だがそれゆえ、たまに漏らしてしまうのだ。
周りの人に「おしっこしたい」と言うのはスキルを使えば簡単だけど、それをやってしまうのはさすがにまずいだろ。
生まれて一、二ヶ月のの赤ん坊が意味のある言葉をしゃべったらみんな驚くだろう。
確かに早く話したいとは思うけど、まだその時ではないしな。
そんな時この精霊語がかなり使えるのだよ。
だれでもいいので周囲の人の脳内に「おしっこ」とか囁いておけばその人はたいてい察してくれてトイレに連れて行ってくれる。
長文だと警戒されるかもしれないけど、単語ぐらいなら気付かれる心配もないしね。
最初この精霊語を覚える原理を使って『超疎通』でマーテルが使っている言葉も覚えようかなと思ったのだけれど、残念ながらそこまでこの技能は便利ではなかったんだよ。
このスキルの発動条件はあくまで疎通であることも重要なポイントらしい。
ということは、相手に一回以上は意思を伝える努力をしなければいけないんだ。
一回メイド相手に使ってみたら、一瞬だが赤ちゃんである自分が意味のある言葉をしゃべってしまって動揺されてしばらく大変だった。

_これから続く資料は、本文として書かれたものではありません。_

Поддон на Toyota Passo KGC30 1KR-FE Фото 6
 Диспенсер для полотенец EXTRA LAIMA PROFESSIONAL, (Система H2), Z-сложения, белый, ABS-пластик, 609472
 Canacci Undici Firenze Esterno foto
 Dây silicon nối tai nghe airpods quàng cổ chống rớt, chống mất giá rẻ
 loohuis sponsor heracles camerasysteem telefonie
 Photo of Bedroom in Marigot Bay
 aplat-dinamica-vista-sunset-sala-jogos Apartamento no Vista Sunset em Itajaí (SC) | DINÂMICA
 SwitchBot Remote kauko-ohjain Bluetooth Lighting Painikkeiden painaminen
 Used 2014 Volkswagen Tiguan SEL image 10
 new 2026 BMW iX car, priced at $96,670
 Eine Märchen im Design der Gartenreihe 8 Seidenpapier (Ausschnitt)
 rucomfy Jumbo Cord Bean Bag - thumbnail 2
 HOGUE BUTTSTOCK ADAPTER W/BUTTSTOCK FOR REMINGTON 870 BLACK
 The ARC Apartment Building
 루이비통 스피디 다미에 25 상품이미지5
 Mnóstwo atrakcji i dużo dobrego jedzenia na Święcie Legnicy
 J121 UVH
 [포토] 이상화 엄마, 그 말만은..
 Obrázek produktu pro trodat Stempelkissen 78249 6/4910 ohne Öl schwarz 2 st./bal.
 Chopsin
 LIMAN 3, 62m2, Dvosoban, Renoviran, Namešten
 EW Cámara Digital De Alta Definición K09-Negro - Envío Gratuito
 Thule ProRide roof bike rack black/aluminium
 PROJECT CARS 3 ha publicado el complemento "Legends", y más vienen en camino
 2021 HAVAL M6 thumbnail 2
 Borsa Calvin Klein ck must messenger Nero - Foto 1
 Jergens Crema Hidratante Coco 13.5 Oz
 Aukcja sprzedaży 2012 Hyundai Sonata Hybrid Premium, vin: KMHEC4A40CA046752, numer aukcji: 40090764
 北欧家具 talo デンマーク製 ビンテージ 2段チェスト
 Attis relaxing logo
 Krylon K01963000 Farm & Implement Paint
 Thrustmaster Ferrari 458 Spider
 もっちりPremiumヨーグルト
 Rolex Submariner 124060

という事があったので『超疎通』を使っての言語の習得は諦めることにした。
あ、そうそうさっきから気づいてはいると思うけど自分は貴族らしい。
らしいと言ってもおそらくよくて田舎貴族ぐらいだとは思うけどね。
マーテルからは自分は「ディース」なんて呼ばれているけどこれもまた愛称かもしれないから本名はわからないんだなこれが。
分からないことだらけだけどここで朗報がある。
なんと近く父親に会えるらしい。
父親、マーテルは「ランド」と言っているが、でかい町?から帰ってくるらしい。
でかい町というのはおそらく都だろう。
しかし、父親の話になると無駄にテンションの上がるマーテル。
この間なんてランドの武勇伝?を長々と聞かされた。
正直いって半分ぐらい何言っているのか分からなかったけど父親はなかなかにスゴイ人物らしい。
そもそも聖母という形容が似合うマーテルを射止めた男だ。
きっとスタイルのいいの超絶イケメンだったりするんだろう。
父親がそんな人間だったら自分も将来そうなれる可能性が高いということだしイケメンであることを期待しよう。
いや、逆にイケメンでないわけがないか。
初めて会う父親か…楽しみにして待っているとしよう。